Voilà comment j'arrive à Paris avec une migraine carabinée...
 
Conclusion? Vive la SNCF et les rencontres dans les train!
 
 
Mercredi 27.
Envie de visiter la Pinacothèque de Paris, nouvellement ouverte.
(jusque là, tout va bien).
Je visite donc le site Internet, note l'adresse, regarde comment s'y rendre... Je prends rendez-vous avec une amie, et zouu, c'est parti.
J'aime découvrir de nouveaux lieux..
 
Je pars, donc, sachant que je vais voir une exposition Roy Lichtenstein (que je n'affectionne pas plus que ça, mais je n'ai rien contre les découvertes). Nous arrivons... et là, première déception : elle comme moi nous sommes trompées de lieu! Ce n'est pas la bonne adresse!

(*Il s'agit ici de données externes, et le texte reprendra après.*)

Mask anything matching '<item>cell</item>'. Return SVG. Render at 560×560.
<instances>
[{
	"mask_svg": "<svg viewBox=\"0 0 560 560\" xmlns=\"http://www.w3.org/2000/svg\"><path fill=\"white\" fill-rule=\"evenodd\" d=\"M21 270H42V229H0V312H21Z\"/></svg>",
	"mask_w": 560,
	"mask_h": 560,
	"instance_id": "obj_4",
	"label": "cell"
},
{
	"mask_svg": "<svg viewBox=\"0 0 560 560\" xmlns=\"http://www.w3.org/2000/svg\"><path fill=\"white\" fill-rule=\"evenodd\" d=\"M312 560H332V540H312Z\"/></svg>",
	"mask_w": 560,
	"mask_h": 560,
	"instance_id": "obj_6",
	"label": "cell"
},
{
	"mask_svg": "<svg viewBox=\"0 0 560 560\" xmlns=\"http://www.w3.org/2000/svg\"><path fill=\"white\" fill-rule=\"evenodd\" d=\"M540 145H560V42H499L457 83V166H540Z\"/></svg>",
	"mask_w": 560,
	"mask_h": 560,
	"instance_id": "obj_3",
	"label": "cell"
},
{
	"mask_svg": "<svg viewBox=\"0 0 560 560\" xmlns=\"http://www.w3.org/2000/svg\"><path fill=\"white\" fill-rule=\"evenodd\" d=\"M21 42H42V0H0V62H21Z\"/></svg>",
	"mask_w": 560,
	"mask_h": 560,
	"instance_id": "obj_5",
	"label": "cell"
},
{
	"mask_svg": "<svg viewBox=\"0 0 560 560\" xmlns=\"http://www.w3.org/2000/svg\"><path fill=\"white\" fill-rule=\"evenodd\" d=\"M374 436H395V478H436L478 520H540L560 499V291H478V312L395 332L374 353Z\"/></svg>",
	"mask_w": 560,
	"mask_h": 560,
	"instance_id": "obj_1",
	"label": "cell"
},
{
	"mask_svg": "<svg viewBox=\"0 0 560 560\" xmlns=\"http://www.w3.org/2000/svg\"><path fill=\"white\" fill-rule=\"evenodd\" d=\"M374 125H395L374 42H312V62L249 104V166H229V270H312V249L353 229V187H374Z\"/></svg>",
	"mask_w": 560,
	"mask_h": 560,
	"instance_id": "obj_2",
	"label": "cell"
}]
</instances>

Soit le site de la Pinacothèque est vraiment mal foutu... soit on avait toutes les deux la tête totalement ailleurs... (ce qui ne m'étonnerait pas) mais nous voilà au 30 rue du Paradis (ça s'annonçait pourtant plutôt bien, non?)... devant un lieu en chantier.
Après quelques interrogations, nous apprenons donc que c'est sur la place de la Madeleine que nous trouverons cette fameuse Pinacothèque qui se laisse désirer.
Nous arrivons sur place et là, Banco! 6€ réduit, 8€ plein... pfou! c'est un peu cher, mais c'est un Institut privé... alors... nous payons.
Là, il faut descendre "à la cave". L'espace n'est pas travaillé, brut de décoffrage... On a vraiment l'impression de se rendre au garage!
La cimaise est assez sommaire, et nous découvrons, donc, les oeuvres exposées de Roy Lichtenstein.
Fidèles à ma mémoire, les créations de Roy ne me font vraiment pas vibrer.
De plus, ma migraine de la veille, récalcitrante, m'empêche d'aborder pleinement ces stries, pois et/ou autres trames colorées et mouvantes proposées dans ces toiles.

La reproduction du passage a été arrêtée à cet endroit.